The imaged satellite is called EURECA – short for EUropean REtrievable CArrier – and is one of a kind. It was launched into space in 1992 aboard the Space Shuttle Atlantis. Swiss astronaut Claude Nicollier deployed EURECA into orbit. There, the 4.5-ton satellite remained for the next eleven months – until it was captured by the crew of the Space Shuttle Endeavour on July 1, 1993, and brought back to Earth. This makes EURECA one of the very few satellites to have returned from its mission in space intact.

The European Space Agency (ESA) originally planned several missions for the reusable satellite. EURECA carried 15 interchangeable instruments for scientific experiments ranging from biology to astrophysics. However, the budget for the program was cut, and EURECA's first flight was also its last. At the end of 2000, the satellite was put on exhibit at the Swiss Museum of Transport in Lucerne. From there, the journey to Dübendorf and Empa was a short one. Examining a flown satellite was not an opportunity Empa researchers were willing to miss.

EURECA was first X-rayed in 2016. The complete results of the investigation were published in 2025 in the journal Acta Astronautica. Using the high-energy X-ray facility, the researchers were able to X-ray the five-meter-long, three-meter-high, and two-and-a-half-meter-wide satellite in one piece. They also used other X-ray techniques for parts of the satellite and for the two scientific instruments that remained on board.

The big advantage of X-ray imaging is the same for satellites as it is for ankles in hospitals and hand luggage at airports: It allows a non-destructive view of the interior. ”Our analysis covers several orders of magnitude, from the entire carrier structure of the satellite to investigations of materials at nanometer scale,“ says Empa researcher Robert Zboray, lead author of the publication. The researchers found several defects, such as cracks in EURECA's composite struts and fractures and deformations in the scientific instruments.

“Satellites are exposed to strong radiation, large temperature fluctuations, and collisions with particles from meteorites and space debris,” says Zboray. “Our methods enable us to identify weak points, especially in reusable satellites.” Damage can also occur during launch and landing.
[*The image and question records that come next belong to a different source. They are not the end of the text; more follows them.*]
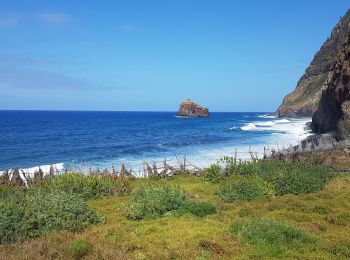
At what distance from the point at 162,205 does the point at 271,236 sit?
20.7ft

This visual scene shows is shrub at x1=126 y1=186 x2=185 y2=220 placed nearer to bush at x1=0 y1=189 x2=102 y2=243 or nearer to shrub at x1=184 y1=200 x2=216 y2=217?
shrub at x1=184 y1=200 x2=216 y2=217

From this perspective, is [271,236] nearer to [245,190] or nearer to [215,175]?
[245,190]

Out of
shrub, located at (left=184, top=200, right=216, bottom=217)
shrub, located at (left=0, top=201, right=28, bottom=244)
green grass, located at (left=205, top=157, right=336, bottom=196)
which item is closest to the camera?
shrub, located at (left=0, top=201, right=28, bottom=244)

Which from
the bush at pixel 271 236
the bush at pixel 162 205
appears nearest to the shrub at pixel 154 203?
the bush at pixel 162 205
According to Zboray, further experiments would be necessary to pinpoint the exact event that caused the damage. “Ideally, such satellites should be X-rayed both before launch and after landing,” says the scientist.

Although these days, EURECA only unfolds its solar panels at the Swiss Museum of Transport, the topic of reusable space technologies is more relevant today than ever before. By 2025, there will be over 10,000 satellites in Earth's orbit – and the number is growing every year. The issue is compounded by countless rocket stages, fragments of old satellites, and other space debris that pose a danger to active satellites and manned spaceflight. Reusable satellites could help reduce this flood of space junk – and Zboray is convinced that X-ray techniques could be used to optimize their design. However, high-energy X-ray imaging also has terrestrial applications, such as examining components for the aviation and automotive industries, or even in forensics.